PUBLIC ISSUE OF 31,92,000 EQUITY SHARES OF FACE VALUE OF RS. 10 EACH
(“EQUITY SHARES”) OF COMMERCIAL SYN BAGS LIMITED (“THE “COMPANY” OR
THE “ISSUER”) FOR CASH AT A PRICE OF RS. 24 PER EQUITY SHARE, INCLUDING
A SHARE PREMIUM OF RS. 14 PER EQUITY SHARE (THE “ISSUE PRICE”)

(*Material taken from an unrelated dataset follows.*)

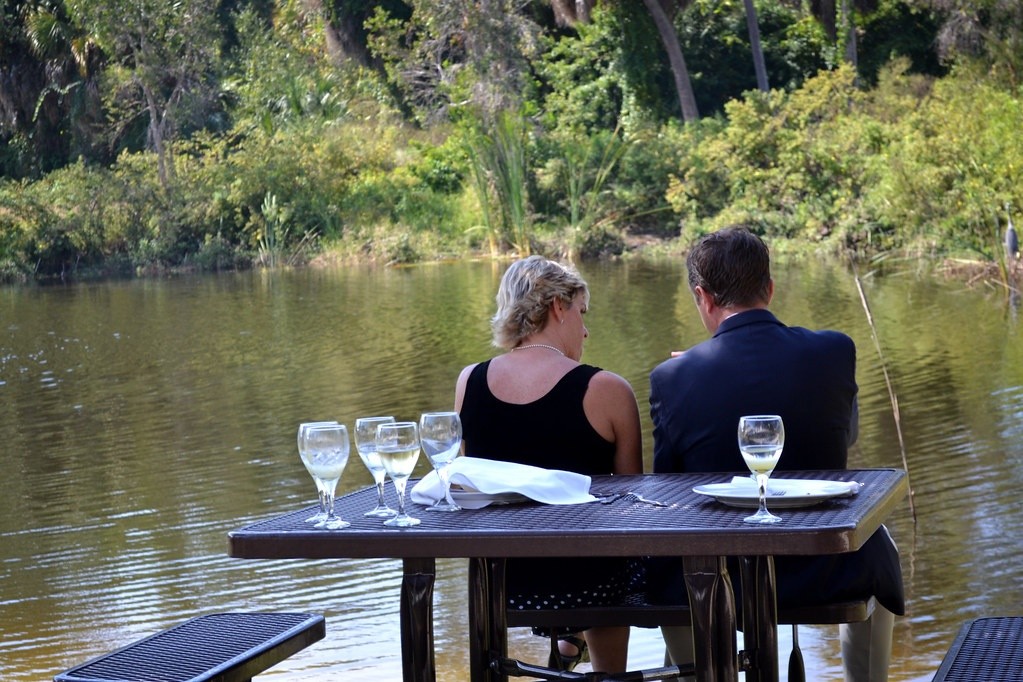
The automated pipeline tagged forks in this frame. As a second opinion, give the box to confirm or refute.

AGGREGATING RS. 766.08 LAKHS (“THE ISSUE”), OF WHICH 1,68,000 EQUITY
SHARES OF FACE VALUE OF RS. 10 EACH FOR CASH AT A PRICE OF RS. 24 PER
EQUITY SHARE, AGGREGATING RS. 40.32 LAKHS WILL BE RESERVED FOR
SUBSCRIPTION BY THE MARKET MAKER TO THE ISSUE (THE “MARKET MAKER
RESERVATION PORTION”). THE ISSUE LESS MARKET MAKER RESERVATION
PORTION I.E. ISSUE OF 30,24,000 EQUITY SHARES OF FACE VALUE OF RS. 10 EACH
FOR CASH AT A PRICE OF RS. 24 PER EQUITY SHARE, AGGREGATING RS. 725.76
LAKHS IS HEREINAFTER REFERED TO AS THE “NET ISSUE”. THE ISSUE AND THE
NET ISSUE WILL CONSTITUTE 27.01% AND 25.59% RESPECTIVELY OF THE POST
ISSUE PAID UP EQUITY SHARE CAPITAL OF OUR COMPANY.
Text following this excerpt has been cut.